* **The problem**
Find every line below that contains the string "window" with matching case, and copy each such line in full.

** begin **

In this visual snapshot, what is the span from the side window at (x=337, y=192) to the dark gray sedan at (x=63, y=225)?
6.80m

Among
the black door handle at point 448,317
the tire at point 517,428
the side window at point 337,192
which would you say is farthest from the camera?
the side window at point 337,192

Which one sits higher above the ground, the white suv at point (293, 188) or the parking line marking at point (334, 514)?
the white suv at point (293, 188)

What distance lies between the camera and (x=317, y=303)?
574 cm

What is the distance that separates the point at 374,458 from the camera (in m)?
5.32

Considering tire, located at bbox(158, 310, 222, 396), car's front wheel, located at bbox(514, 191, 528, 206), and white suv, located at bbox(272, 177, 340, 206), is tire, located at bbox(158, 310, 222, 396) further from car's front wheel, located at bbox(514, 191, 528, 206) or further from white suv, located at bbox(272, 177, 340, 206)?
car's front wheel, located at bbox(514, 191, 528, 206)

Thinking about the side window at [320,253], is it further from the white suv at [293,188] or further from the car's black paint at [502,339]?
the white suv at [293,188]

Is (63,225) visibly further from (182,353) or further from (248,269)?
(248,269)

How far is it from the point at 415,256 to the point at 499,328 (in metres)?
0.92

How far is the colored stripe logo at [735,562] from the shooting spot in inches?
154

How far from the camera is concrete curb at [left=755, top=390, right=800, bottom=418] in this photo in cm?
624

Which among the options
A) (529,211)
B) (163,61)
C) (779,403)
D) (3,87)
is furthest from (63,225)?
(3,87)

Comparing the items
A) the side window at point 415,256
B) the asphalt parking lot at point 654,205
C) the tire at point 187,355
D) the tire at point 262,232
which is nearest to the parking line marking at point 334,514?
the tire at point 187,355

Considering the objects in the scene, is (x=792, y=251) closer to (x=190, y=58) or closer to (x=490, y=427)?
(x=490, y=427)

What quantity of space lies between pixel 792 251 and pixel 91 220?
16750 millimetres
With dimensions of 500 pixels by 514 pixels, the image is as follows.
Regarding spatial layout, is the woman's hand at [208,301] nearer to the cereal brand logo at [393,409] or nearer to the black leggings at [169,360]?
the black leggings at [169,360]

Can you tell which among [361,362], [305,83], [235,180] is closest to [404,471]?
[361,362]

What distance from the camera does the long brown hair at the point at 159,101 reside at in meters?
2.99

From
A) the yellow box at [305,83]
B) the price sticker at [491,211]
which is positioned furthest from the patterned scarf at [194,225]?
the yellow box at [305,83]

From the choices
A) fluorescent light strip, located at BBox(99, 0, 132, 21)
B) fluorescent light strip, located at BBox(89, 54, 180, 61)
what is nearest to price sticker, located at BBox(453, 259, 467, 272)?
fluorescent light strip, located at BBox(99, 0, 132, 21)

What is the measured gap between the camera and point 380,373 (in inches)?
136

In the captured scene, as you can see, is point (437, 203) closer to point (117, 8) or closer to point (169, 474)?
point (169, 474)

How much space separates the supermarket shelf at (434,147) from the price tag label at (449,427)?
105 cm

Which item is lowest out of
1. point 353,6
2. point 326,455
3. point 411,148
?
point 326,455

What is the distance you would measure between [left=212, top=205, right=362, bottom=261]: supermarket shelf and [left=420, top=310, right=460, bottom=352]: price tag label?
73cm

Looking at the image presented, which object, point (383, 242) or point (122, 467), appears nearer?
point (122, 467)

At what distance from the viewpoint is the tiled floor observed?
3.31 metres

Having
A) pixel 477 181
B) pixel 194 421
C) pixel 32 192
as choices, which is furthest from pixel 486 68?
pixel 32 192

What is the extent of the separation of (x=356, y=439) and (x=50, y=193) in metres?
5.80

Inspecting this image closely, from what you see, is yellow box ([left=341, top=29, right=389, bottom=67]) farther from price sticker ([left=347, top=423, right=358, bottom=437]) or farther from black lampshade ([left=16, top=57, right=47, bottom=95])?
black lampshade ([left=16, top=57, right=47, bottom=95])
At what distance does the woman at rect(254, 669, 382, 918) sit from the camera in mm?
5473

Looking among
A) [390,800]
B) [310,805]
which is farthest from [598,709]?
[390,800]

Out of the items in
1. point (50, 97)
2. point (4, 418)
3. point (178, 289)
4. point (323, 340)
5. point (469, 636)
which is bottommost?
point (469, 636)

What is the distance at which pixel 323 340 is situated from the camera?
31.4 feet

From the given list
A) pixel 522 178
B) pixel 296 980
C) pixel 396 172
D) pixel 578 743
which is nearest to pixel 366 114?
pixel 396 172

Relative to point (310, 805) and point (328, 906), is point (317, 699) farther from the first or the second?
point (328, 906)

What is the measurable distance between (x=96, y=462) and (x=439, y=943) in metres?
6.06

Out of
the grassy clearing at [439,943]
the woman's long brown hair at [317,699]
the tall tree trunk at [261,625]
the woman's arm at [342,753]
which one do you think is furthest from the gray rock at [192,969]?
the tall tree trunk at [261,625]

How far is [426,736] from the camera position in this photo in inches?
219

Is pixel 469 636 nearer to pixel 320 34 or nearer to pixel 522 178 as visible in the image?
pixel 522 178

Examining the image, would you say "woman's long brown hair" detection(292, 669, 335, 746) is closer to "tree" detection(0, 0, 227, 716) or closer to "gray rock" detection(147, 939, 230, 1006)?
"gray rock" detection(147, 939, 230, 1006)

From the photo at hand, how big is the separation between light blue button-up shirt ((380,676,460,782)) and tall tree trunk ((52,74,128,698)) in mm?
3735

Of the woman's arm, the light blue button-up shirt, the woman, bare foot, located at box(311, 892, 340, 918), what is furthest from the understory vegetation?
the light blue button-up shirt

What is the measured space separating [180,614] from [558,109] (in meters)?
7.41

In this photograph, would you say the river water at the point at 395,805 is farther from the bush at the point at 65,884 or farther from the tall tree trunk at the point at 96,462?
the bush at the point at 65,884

** end **

* **Exercise output**
In this visual snapshot, what is the span from the side window at (x=337, y=192) to the dark gray sedan at (x=63, y=225)?
the side window at point 337,192
the side window at point 337,192
Thinking about the side window at [320,253], is it further from the white suv at [293,188] or further from the car's black paint at [502,339]?
A) the side window at point 415,256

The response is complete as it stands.